Forum Moderators: open

Message Too Old, No Replies

Does Google crawl CSS files?

It seems like it they do...

         

edit_g

6:00 pm on Sep 13, 2003 (gmt 0)

WebmasterWorld Senior Member 10+ Year Member



Host: 64.68.86.9
Url: /example.css
Http Code : 200
Date: Sep 12 23:13:23
Http Version: HTTP/1.0"
Size in Bytes: 3323
Referer: - Agent: Googlebot/2.1 (+http://www.googlebot.com/bot.html)

Is this normal?

iThink

3:07 am on Sep 14, 2003 (gmt 0)

10+ Year Member



Never seen this before in my logs. Interesting development.

edavid

10:44 pm on Sep 14, 2003 (gmt 0)

10+ Year Member



Oh, no! Better go validate all my style sheets.

Wonder if they're looking for H1 resizing....

DaveN

10:48 pm on Sep 14, 2003 (gmt 0)

WebmasterWorld Senior Member 10+ Year Member



saw this a few weeks backs in the logs of a site which had been dropped from the serps, the CSS was using a dodgy method at the time.

DaveN

ronin

11:32 pm on Sep 14, 2003 (gmt 0)

WebmasterWorld Senior Member 10+ Year Member Top Contributors Of The Month



Well... whether they're looking for <hx> resizing or not, it's very unlikely that Google would consider that a 'dodgy' method.

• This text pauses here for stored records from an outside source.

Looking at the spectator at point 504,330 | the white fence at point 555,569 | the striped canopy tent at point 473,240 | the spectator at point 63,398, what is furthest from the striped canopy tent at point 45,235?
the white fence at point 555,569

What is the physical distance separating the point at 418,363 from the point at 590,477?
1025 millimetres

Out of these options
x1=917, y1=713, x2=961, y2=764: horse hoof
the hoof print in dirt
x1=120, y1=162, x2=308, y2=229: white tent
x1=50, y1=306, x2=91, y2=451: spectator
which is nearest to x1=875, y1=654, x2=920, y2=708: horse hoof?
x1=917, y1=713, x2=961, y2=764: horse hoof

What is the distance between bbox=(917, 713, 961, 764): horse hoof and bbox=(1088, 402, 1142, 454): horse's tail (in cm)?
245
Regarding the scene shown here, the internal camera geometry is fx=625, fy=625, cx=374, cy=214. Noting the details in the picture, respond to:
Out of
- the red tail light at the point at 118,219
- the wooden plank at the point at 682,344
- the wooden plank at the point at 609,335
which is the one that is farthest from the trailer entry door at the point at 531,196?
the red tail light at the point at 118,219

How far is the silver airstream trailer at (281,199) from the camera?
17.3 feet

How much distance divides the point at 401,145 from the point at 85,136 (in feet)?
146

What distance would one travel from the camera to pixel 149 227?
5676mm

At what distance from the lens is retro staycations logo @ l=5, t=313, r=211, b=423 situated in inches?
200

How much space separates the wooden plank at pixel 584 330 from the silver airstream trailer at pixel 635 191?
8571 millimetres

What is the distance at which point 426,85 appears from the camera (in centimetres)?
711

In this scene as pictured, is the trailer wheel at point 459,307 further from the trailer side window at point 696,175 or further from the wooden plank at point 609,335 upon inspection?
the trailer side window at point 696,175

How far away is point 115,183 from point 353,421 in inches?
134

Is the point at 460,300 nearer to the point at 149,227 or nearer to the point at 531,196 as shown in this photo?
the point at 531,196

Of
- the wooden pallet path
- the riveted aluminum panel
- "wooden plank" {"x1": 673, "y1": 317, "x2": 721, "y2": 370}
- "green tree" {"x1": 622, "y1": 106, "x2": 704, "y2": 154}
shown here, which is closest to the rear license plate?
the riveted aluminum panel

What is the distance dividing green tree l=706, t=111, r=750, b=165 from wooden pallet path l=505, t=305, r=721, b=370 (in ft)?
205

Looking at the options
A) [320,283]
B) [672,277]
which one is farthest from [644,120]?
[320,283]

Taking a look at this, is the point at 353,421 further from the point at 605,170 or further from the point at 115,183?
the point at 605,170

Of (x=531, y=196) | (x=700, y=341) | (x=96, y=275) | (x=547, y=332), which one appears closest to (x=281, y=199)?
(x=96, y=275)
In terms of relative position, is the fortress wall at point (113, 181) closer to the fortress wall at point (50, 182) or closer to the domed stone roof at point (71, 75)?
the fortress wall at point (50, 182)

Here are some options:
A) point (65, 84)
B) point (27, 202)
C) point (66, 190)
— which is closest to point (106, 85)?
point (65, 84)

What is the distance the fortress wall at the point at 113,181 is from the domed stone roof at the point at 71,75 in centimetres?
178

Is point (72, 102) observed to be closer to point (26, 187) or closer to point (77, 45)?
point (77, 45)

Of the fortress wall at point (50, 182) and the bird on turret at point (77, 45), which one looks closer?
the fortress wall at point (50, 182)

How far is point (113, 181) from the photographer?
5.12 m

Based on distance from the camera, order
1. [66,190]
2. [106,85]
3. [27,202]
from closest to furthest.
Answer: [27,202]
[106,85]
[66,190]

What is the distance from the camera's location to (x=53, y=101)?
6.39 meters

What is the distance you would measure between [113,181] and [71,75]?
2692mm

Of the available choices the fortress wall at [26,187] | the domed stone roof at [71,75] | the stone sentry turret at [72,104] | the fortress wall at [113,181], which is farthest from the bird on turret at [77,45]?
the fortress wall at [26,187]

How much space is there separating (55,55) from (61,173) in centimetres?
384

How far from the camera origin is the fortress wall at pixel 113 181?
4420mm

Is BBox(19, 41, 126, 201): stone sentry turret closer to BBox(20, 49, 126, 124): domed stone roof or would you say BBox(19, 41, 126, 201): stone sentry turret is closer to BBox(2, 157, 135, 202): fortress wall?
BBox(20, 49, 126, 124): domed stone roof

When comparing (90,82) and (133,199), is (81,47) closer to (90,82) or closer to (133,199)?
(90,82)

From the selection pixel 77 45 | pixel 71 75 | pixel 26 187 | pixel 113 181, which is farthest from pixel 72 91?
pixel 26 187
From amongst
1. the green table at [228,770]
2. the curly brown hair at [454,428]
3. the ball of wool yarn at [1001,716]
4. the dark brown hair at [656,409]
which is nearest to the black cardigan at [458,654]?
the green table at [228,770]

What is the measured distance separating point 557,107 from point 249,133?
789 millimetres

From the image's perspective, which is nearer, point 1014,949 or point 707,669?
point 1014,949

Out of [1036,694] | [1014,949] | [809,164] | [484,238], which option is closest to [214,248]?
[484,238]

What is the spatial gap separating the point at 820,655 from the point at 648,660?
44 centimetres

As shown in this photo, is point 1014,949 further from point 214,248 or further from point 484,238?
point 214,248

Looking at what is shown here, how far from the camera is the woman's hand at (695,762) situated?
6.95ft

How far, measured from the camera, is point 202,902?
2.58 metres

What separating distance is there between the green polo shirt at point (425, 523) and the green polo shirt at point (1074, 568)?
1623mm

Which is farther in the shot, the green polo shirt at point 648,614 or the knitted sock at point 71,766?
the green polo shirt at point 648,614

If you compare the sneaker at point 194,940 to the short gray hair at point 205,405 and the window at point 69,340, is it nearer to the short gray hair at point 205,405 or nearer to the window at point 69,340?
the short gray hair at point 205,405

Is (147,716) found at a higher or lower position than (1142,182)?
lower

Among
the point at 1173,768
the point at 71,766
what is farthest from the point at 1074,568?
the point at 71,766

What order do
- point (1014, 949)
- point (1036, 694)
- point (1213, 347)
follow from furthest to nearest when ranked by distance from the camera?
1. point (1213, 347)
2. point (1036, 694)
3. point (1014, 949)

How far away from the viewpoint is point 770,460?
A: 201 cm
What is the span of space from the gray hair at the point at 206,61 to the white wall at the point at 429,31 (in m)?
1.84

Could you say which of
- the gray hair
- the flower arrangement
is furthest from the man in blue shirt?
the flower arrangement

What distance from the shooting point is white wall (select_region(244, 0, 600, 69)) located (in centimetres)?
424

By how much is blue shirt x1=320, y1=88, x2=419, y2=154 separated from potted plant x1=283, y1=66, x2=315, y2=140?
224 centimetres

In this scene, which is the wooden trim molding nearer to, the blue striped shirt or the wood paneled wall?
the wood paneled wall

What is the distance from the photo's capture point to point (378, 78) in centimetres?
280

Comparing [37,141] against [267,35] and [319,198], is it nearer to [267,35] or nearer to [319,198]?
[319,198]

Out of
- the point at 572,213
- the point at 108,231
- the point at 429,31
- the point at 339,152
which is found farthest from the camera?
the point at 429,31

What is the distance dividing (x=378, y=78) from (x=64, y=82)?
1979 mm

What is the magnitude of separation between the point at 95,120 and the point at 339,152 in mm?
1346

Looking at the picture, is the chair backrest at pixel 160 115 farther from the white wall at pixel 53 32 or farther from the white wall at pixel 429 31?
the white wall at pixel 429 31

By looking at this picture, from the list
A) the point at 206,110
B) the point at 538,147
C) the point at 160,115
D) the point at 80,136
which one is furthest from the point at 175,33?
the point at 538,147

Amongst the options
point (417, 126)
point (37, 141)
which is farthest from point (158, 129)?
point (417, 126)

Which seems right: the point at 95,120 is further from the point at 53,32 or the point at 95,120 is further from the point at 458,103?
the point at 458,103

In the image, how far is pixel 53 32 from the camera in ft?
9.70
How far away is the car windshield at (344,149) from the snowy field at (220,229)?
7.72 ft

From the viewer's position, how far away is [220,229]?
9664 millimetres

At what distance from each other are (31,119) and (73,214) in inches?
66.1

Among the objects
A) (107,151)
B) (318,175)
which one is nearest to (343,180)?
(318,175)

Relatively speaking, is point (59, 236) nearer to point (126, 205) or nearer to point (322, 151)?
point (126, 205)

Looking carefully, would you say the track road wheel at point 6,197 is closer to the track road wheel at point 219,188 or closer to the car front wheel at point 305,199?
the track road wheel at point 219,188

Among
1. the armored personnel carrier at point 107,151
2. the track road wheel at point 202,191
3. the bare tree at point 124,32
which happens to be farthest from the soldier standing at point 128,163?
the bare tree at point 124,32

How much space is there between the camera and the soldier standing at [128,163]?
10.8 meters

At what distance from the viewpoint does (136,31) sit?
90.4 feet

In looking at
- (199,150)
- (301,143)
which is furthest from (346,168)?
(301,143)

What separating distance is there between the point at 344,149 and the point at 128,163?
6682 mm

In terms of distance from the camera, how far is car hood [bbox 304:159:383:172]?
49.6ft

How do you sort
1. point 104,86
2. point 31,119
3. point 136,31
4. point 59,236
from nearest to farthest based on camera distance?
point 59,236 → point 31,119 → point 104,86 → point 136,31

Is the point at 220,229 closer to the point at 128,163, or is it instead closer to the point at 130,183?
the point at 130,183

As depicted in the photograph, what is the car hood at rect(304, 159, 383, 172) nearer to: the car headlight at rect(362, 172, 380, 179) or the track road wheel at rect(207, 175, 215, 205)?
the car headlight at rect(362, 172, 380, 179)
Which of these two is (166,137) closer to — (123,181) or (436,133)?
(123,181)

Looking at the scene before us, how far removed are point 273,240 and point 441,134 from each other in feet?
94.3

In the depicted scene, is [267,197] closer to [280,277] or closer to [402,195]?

It's a little senseless to argue that IE, Mozilla, Opera, Safari etc. know better than the author of a page how a heading should look on that page and I'm sure that Google wouldn't defend this idea...

abbeyvet

11:43 pm on Sep 14, 2003 (gmt 0)

WebmasterWorld Senior Member 10+ Year Member



Unless it is resized to 1px

iThink

11:45 pm on Sep 14, 2003 (gmt 0)

10+ Year Member



DaveN,

Were you using CSS for adding hidden text on the pages that were dropped from the SERPs or was it visible text with very small font size?

metagod

12:10 am on Sep 15, 2003 (gmt 0)

10+ Year Member



Wouldn't they be more interested to see whether they are using display: none; in their stylesheets?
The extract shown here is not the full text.